Netflix Inc. continued to expand its customer base at a rapid clip in the fourth quarter thanks to strong growth overseas, but increased spending on content weighed on the streaming-video giant’s profit and it forecast slower revenue growth for the current quarter, reports The Wall Street Journal.
Netflix added 8.8 million paid subscribers in 2018’s final period, up 34% from a year earlier and exceeding both its and analysts’ expectations by more than a million.
Revenue grew 27% to $4.19 billion, less than the $4.21 billion analysts expected. The company forecast revenue growth of 21% for the first quarter—a pace that most media companies would relish but below what is normal for Netflix.
Fourth-quarter profit fell to $134 million, or 30 cents a share, from a year-earlier $186 million, or 41 cents a share.
Its operating margin fell due to the number of new titles that launched in the quarter, meaning more production costs were booked.

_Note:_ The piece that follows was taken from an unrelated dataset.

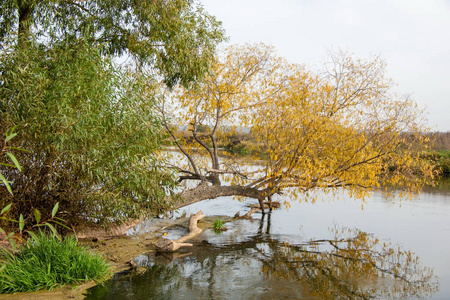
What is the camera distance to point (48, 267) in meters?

Companies including AT&T Inc.’s WarnerMedia and Walt Disney Co. are preparing their own content-streaming services to launch later this year. They will be competing with Netflix to sign up consumers and stock their services with content.
Their entry could drive up Netflix’s programming costs even further, including for popular reruns.
“We want to win,” said Netflix Chairman and Chief Executive Reed Hastings when asked about all the new competition. On the company’s earnings call, Hastings said the goal is still to provide a better environment with incredible content and “no advertising.”
Netflix said Thursday it was “ready to pay top-of-market prices for second run content.” At the same time, it is making more of its own content in-house as it aims to be less reliant on outside suppliers for original shows and movies.